**What to produce**
Although the entries contain pictures, copy only their text, exactly as written.

**Supplied information**
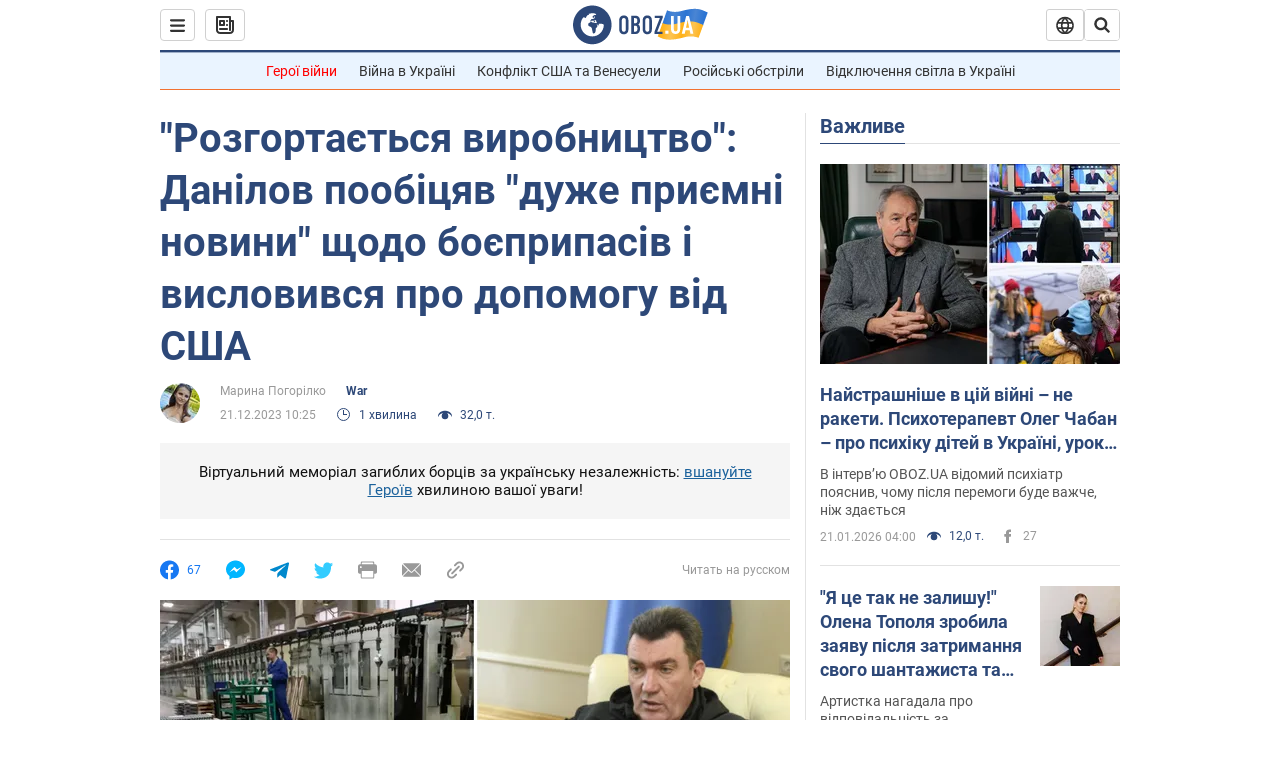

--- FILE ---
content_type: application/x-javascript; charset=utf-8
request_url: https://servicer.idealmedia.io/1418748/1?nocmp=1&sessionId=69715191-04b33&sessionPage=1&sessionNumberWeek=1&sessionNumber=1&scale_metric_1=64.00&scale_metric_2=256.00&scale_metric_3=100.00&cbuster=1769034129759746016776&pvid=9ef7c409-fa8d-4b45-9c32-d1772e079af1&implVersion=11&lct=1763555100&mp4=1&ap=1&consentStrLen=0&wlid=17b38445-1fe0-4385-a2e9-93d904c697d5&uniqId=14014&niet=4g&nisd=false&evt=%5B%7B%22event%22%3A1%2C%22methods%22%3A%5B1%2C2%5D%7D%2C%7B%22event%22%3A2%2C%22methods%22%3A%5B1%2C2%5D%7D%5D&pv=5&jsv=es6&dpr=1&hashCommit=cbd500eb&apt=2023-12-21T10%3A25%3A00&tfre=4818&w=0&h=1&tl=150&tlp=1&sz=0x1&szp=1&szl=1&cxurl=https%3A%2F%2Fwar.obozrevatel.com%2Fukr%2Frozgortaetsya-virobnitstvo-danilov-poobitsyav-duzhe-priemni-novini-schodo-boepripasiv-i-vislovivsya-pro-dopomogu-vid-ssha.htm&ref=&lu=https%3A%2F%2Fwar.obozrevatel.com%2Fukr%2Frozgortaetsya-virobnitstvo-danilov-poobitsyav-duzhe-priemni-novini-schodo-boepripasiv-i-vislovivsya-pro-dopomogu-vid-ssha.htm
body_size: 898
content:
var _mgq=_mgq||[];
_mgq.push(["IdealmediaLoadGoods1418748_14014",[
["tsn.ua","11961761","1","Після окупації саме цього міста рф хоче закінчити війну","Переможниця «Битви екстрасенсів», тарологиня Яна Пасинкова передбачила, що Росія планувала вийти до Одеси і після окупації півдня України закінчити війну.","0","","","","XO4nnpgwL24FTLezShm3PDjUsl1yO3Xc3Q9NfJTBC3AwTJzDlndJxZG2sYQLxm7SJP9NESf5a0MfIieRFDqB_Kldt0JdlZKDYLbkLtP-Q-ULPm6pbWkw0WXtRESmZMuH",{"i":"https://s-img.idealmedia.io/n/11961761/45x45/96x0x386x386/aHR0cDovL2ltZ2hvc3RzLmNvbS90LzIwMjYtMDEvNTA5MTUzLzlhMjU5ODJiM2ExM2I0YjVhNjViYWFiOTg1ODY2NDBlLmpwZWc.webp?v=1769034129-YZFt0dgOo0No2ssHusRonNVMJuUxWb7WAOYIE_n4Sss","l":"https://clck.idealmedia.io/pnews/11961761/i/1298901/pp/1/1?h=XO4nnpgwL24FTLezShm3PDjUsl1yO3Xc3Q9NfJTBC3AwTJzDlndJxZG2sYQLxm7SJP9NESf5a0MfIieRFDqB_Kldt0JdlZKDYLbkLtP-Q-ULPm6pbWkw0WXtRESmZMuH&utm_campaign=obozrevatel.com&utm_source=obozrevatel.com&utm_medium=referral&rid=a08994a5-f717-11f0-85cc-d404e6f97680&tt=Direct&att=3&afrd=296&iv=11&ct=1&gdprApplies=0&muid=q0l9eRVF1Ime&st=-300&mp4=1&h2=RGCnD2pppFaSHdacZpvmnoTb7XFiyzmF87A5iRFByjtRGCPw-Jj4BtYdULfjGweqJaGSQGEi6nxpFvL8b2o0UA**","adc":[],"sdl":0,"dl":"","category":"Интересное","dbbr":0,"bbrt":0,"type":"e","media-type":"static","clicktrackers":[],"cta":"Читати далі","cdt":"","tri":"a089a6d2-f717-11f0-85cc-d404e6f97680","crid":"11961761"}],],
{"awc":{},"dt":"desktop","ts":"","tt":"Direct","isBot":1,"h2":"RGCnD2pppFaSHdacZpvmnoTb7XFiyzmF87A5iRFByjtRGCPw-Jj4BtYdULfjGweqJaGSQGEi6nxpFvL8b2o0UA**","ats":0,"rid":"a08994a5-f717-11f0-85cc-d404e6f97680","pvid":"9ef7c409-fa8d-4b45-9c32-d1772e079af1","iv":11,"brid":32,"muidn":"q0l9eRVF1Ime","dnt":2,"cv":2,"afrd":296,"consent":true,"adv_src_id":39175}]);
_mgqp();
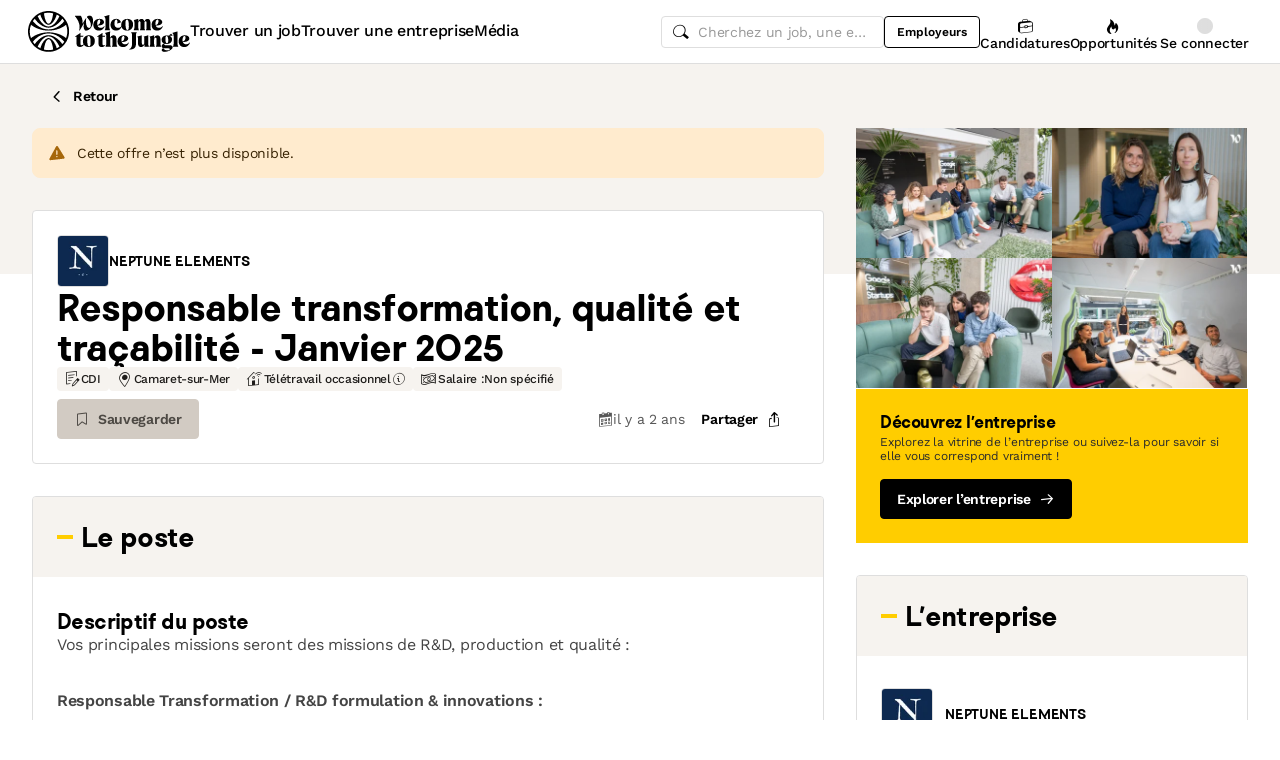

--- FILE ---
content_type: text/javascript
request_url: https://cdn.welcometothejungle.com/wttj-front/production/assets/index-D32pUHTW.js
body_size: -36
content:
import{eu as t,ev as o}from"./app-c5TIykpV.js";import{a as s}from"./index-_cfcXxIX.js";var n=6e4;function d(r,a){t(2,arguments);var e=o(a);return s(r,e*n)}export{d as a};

**Task result**
--- FILE ---
content_type: application/x-javascript; charset=utf-8
request_url: https://servicer.idealmedia.io/1418748/1?nocmp=1&sessionId=69715191-04b33&sessionPage=1&sessionNumberWeek=1&sessionNumber=1&scale_metric_1=64.00&scale_metric_2=256.00&scale_metric_3=100.00&cbuster=1769034129759746016776&pvid=9ef7c409-fa8d-4b45-9c32-d1772e079af1&implVersion=11&lct=1763555100&mp4=1&ap=1&consentStrLen=0&wlid=17b38445-1fe0-4385-a2e9-93d904c697d5&uniqId=14014&niet=4g&nisd=false&evt=%5B%7B%22event%22%3A1%2C%22methods%22%3A%5B1%2C2%5D%7D%2C%7B%22event%22%3A2%2C%22methods%22%3A%5B1%2C2%5D%7D%5D&pv=5&jsv=es6&dpr=1&hashCommit=cbd500eb&apt=2023-12-21T10%3A25%3A00&tfre=4818&w=0&h=1&tl=150&tlp=1&sz=0x1&szp=1&szl=1&cxurl=https%3A%2F%2Fwar.obozrevatel.com%2Fukr%2Frozgortaetsya-virobnitstvo-danilov-poobitsyav-duzhe-priemni-novini-schodo-boepripasiv-i-vislovivsya-pro-dopomogu-vid-ssha.htm&ref=&lu=https%3A%2F%2Fwar.obozrevatel.com%2Fukr%2Frozgortaetsya-virobnitstvo-danilov-poobitsyav-duzhe-priemni-novini-schodo-boepripasiv-i-vislovivsya-pro-dopomogu-vid-ssha.htm
body_size: 898
content:
var _mgq=_mgq||[];
_mgq.push(["IdealmediaLoadGoods1418748_14014",[
["tsn.ua","11961761","1","Після окупації саме цього міста рф хоче закінчити війну","Переможниця «Битви екстрасенсів», тарологиня Яна Пасинкова передбачила, що Росія планувала вийти до Одеси і після окупації півдня України закінчити війну.","0","","","","XO4nnpgwL24FTLezShm3PDjUsl1yO3Xc3Q9NfJTBC3AwTJzDlndJxZG2sYQLxm7SJP9NESf5a0MfIieRFDqB_Kldt0JdlZKDYLbkLtP-Q-ULPm6pbWkw0WXtRESmZMuH",{"i":"https://s-img.idealmedia.io/n/11961761/45x45/96x0x386x386/aHR0cDovL2ltZ2hvc3RzLmNvbS90LzIwMjYtMDEvNTA5MTUzLzlhMjU5ODJiM2ExM2I0YjVhNjViYWFiOTg1ODY2NDBlLmpwZWc.webp?v=1769034129-YZFt0dgOo0No2ssHusRonNVMJuUxWb7WAOYIE_n4Sss","l":"https://clck.idealmedia.io/pnews/11961761/i/1298901/pp/1/1?h=XO4nnpgwL24FTLezShm3PDjUsl1yO3Xc3Q9NfJTBC3AwTJzDlndJxZG2sYQLxm7SJP9NESf5a0MfIieRFDqB_Kldt0JdlZKDYLbkLtP-Q-ULPm6pbWkw0WXtRESmZMuH&utm_campaign=obozrevatel.com&utm_source=obozrevatel.com&utm_medium=referral&rid=a08994a5-f717-11f0-85cc-d404e6f97680&tt=Direct&att=3&afrd=296&iv=11&ct=1&gdprApplies=0&muid=q0l9eRVF1Ime&st=-300&mp4=1&h2=RGCnD2pppFaSHdacZpvmnoTb7XFiyzmF87A5iRFByjtRGCPw-Jj4BtYdULfjGweqJaGSQGEi6nxpFvL8b2o0UA**","adc":[],"sdl":0,"dl":"","category":"Интересное","dbbr":0,"bbrt":0,"type":"e","media-type":"static","clicktrackers":[],"cta":"Читати далі","cdt":"","tri":"a089a6d2-f717-11f0-85cc-d404e6f97680","crid":"11961761"}],],
{"awc":{},"dt":"desktop","ts":"","tt":"Direct","isBot":1,"h2":"RGCnD2pppFaSHdacZpvmnoTb7XFiyzmF87A5iRFByjtRGCPw-Jj4BtYdULfjGweqJaGSQGEi6nxpFvL8b2o0UA**","ats":0,"rid":"a08994a5-f717-11f0-85cc-d404e6f97680","pvid":"9ef7c409-fa8d-4b45-9c32-d1772e079af1","iv":11,"brid":32,"muidn":"q0l9eRVF1Ime","dnt":2,"cv":2,"afrd":296,"consent":true,"adv_src_id":39175}]);
_mgqp();

--- FILE ---
content_type: text/javascript
request_url: https://cdn.welcometothejungle.com/wttj-front/production/assets/index-D32pUHTW.js
body_size: -36
content:
import{eu as t,ev as o}from"./app-c5TIykpV.js";import{a as s}from"./index-_cfcXxIX.js";var n=6e4;function d(r,a){t(2,arguments);var e=o(a);return s(r,e*n)}export{d as a};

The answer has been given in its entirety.